[begin GIVEN DATA]

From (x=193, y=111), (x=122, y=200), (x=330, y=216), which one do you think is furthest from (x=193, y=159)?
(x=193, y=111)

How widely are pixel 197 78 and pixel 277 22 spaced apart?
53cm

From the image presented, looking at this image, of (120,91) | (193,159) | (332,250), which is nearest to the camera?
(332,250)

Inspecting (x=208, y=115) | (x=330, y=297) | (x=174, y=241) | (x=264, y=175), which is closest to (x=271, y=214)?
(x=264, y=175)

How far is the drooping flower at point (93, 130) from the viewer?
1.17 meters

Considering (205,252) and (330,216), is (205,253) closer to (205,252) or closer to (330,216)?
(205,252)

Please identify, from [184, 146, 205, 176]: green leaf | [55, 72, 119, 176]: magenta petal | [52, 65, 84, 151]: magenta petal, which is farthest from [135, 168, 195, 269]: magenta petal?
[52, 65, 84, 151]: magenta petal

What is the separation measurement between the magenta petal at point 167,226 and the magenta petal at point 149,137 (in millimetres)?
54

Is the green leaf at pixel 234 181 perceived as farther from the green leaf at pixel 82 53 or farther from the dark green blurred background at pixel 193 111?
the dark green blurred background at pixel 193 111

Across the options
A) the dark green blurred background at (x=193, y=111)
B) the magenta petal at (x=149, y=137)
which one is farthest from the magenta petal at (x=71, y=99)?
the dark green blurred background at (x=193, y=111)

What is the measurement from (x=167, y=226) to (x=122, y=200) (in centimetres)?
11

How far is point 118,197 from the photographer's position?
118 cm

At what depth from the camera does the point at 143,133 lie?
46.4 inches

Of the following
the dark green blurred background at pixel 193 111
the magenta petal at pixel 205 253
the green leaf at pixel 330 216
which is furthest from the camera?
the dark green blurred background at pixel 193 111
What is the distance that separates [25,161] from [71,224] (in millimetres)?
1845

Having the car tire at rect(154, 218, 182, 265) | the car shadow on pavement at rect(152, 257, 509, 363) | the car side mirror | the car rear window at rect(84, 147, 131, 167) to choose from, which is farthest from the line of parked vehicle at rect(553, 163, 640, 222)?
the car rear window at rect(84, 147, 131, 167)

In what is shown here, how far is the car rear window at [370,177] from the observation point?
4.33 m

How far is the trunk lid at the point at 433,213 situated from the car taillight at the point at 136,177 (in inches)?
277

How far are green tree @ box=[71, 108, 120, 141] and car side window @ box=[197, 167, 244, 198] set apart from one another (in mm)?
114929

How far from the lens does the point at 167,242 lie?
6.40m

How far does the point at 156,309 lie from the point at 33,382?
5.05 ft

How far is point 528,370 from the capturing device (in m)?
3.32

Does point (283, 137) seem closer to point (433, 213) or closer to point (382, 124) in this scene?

[end GIVEN DATA]

TO DO: Present each nonblank line of the items above as an entry in a numbered list, leaving out the blank lines.

FINISHED ANSWER:
1. From (x=193, y=111), (x=122, y=200), (x=330, y=216), which one do you think is furthest from (x=193, y=159)?
2. (x=193, y=111)
3. How widely are pixel 197 78 and pixel 277 22 spaced apart?
4. 53cm
5. From the image presented, looking at this image, of (120,91) | (193,159) | (332,250), which is nearest to the camera?
6. (332,250)
7. Inspecting (x=208, y=115) | (x=330, y=297) | (x=174, y=241) | (x=264, y=175), which is closest to (x=271, y=214)?
8. (x=264, y=175)
9. How far is the drooping flower at point (93, 130) from the viewer?
10. 1.17 meters
11. Considering (205,252) and (330,216), is (205,253) closer to (205,252) or closer to (330,216)?
12. (205,252)
13. Please identify, from [184, 146, 205, 176]: green leaf | [55, 72, 119, 176]: magenta petal | [52, 65, 84, 151]: magenta petal, which is farthest from [135, 168, 195, 269]: magenta petal?
14. [52, 65, 84, 151]: magenta petal
15. What is the separation measurement between the magenta petal at point 167,226 and the magenta petal at point 149,137 (in millimetres)?
16. 54
17. Is the green leaf at pixel 234 181 perceived as farther from the green leaf at pixel 82 53 or farther from the dark green blurred background at pixel 193 111?
18. the dark green blurred background at pixel 193 111
19. Across the options
20. A) the dark green blurred background at (x=193, y=111)
21. B) the magenta petal at (x=149, y=137)
22. which one is farthest from the magenta petal at (x=71, y=99)?
23. the dark green blurred background at (x=193, y=111)
24. What is the measurement from (x=167, y=226) to (x=122, y=200) (in centimetres)?
25. 11
26. How far is point 118,197 from the photographer's position?
27. 118 cm
28. At what depth from the camera does the point at 143,133 lie?
29. 46.4 inches
30. Of the following
31. the dark green blurred background at pixel 193 111
32. the magenta petal at pixel 205 253
33. the green leaf at pixel 330 216
34. which is furthest from the camera?
35. the dark green blurred background at pixel 193 111
36. What is the distance that separates [25,161] from [71,224] (in millimetres)?
37. 1845
38. Having the car tire at rect(154, 218, 182, 265) | the car shadow on pavement at rect(152, 257, 509, 363) | the car side mirror | the car rear window at rect(84, 147, 131, 167) to choose from, which is farthest from the line of parked vehicle at rect(553, 163, 640, 222)?
39. the car rear window at rect(84, 147, 131, 167)
40. In what is shown here, how far is the car rear window at [370,177] from the observation point?
41. 4.33 m
42. How far is the trunk lid at the point at 433,213 situated from the car taillight at the point at 136,177 (in inches)?
43. 277
44. How far are green tree @ box=[71, 108, 120, 141] and car side window @ box=[197, 167, 244, 198] set apart from one another (in mm)?
45. 114929
46. How far from the lens does the point at 167,242 lie?
47. 6.40m
48. How far does the point at 156,309 lie from the point at 33,382?
49. 5.05 ft
50. How far is point 528,370 from the capturing device (in m)?
51. 3.32
52. Does point (283, 137) seem closer to point (433, 213) or closer to point (382, 124) in this scene?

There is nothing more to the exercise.